§ **What is needed**: Set down, word for word, every line of the listing below from the line containing "At what distance" through the end of the listing.
## start Information provided
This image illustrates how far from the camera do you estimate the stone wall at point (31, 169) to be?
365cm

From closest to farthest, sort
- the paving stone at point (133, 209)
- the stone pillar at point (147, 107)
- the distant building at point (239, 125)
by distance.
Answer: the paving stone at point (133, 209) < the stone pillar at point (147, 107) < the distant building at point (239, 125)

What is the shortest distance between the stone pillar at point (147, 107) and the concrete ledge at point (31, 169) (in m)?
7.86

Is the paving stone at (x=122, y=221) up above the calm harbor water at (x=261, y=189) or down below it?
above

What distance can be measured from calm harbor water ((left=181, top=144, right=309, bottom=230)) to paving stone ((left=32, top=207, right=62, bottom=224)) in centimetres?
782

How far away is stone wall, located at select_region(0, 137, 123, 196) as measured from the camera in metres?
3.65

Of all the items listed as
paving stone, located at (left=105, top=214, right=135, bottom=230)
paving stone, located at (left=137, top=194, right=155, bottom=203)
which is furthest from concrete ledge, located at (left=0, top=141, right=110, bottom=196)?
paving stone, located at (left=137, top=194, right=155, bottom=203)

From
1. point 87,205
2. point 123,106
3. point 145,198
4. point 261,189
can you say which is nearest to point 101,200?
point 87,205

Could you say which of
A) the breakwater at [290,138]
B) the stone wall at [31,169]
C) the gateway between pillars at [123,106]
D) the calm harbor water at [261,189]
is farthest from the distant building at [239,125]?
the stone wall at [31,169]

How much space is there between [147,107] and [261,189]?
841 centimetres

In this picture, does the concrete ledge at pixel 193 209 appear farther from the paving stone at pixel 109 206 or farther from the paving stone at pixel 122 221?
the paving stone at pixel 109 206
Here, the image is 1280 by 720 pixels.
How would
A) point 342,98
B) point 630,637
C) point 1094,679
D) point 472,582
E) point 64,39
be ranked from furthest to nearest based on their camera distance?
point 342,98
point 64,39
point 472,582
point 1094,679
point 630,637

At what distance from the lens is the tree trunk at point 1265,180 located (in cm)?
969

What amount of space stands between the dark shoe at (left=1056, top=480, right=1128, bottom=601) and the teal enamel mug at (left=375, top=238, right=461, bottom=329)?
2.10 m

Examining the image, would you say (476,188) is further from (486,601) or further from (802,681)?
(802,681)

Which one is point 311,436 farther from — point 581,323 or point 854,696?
## end Information provided
§ **Answer below**:
At what distance from the lens is the tree trunk at point 1265,180 located (in cm)?
969

What amount of space stands between the dark shoe at (left=1056, top=480, right=1128, bottom=601) and the teal enamel mug at (left=375, top=238, right=461, bottom=329)?
2.10 m

Examining the image, would you say (476,188) is further from (486,601) or further from (802,681)?
(802,681)

Which one is point 311,436 farther from — point 581,323 or point 854,696?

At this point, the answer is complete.